--- OPIS ZADANIA ---
Wyodrębnij cały poniższy materiał i przepisz go bez najmniejszych zmian.

(Materiał ze źródła danych)
* * * * *
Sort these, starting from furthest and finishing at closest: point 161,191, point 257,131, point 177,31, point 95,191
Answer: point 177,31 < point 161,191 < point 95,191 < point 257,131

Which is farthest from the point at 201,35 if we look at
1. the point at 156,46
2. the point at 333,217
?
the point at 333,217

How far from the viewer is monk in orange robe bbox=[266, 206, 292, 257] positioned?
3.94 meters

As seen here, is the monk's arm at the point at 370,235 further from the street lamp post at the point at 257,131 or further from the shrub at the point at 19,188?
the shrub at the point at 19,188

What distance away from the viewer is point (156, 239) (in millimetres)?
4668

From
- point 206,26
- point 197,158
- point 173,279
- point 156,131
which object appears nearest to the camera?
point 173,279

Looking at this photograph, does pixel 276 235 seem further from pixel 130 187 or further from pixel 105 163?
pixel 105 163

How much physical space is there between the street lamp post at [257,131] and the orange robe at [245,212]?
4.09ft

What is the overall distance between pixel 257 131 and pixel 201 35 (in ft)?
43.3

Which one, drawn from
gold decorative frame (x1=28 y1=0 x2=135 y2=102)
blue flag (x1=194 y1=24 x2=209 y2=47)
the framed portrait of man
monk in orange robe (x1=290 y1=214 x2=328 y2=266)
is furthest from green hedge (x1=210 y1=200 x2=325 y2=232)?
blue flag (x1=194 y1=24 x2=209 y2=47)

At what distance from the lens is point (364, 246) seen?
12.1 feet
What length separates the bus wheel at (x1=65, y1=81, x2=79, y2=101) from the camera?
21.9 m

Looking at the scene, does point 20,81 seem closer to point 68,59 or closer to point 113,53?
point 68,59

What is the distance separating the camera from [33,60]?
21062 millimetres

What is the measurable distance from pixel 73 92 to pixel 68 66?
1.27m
* * * * *
--- WYNIK ZADANIA ---
Sort these, starting from furthest and finishing at closest: point 161,191, point 257,131, point 177,31, point 95,191
Answer: point 177,31 < point 161,191 < point 95,191 < point 257,131

Which is farthest from the point at 201,35 if we look at
1. the point at 156,46
2. the point at 333,217
?
the point at 333,217

How far from the viewer is monk in orange robe bbox=[266, 206, 292, 257] positioned?
3.94 meters

As seen here, is the monk's arm at the point at 370,235 further from the street lamp post at the point at 257,131 or further from the shrub at the point at 19,188?
the shrub at the point at 19,188

What distance away from the viewer is point (156, 239) (in millimetres)?
4668

From
- point 206,26
- point 197,158
- point 173,279
- point 156,131
which object appears nearest to the camera?
point 173,279

Looking at this photograph, does pixel 276 235 seem further from pixel 130 187 or further from pixel 105 163?
pixel 105 163

How much physical space is there between the street lamp post at [257,131] and the orange robe at [245,212]?
4.09ft

What is the overall distance between pixel 257 131 and pixel 201 35 (in ft)?
43.3

Which one, drawn from
gold decorative frame (x1=28 y1=0 x2=135 y2=102)
blue flag (x1=194 y1=24 x2=209 y2=47)
the framed portrait of man
monk in orange robe (x1=290 y1=214 x2=328 y2=266)
is furthest from green hedge (x1=210 y1=200 x2=325 y2=232)?
blue flag (x1=194 y1=24 x2=209 y2=47)

At what distance from the lens is point (364, 246) seen?
12.1 feet
What length separates the bus wheel at (x1=65, y1=81, x2=79, y2=101) from the camera?
21.9 m

Looking at the scene, does point 20,81 seem closer to point 68,59 or closer to point 113,53?
point 68,59

What is the distance separating the camera from [33,60]?
21062 millimetres

What is the measurable distance from pixel 73 92 to pixel 68 66?
1.27m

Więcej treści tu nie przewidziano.